What you return must match the listing below exactly, minus any pictures.

==== Supplied material

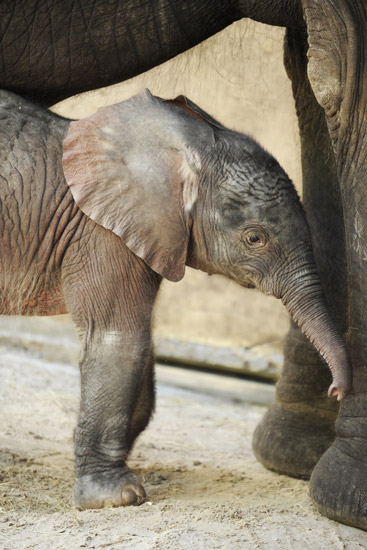 New Baby Elephant Arrives at Disney's Animal Kingdom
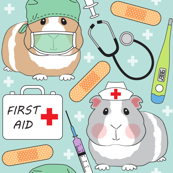 doctor and nurse guinea pigs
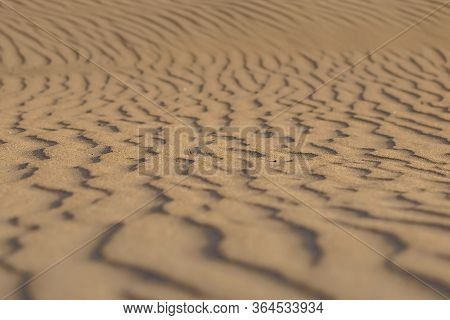 Detail Of Ripples And Waves In Sand On The Beach. Repetitive Natural Form On Dry Arid Land.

========

Answer box
 New Baby Elephant Arrives at Disney's Animal Kingdom
 doctor and nurse guinea pigs
 Detail Of Ripples And Waves In Sand On The Beach. Repetitive Natural Form On Dry Arid Land.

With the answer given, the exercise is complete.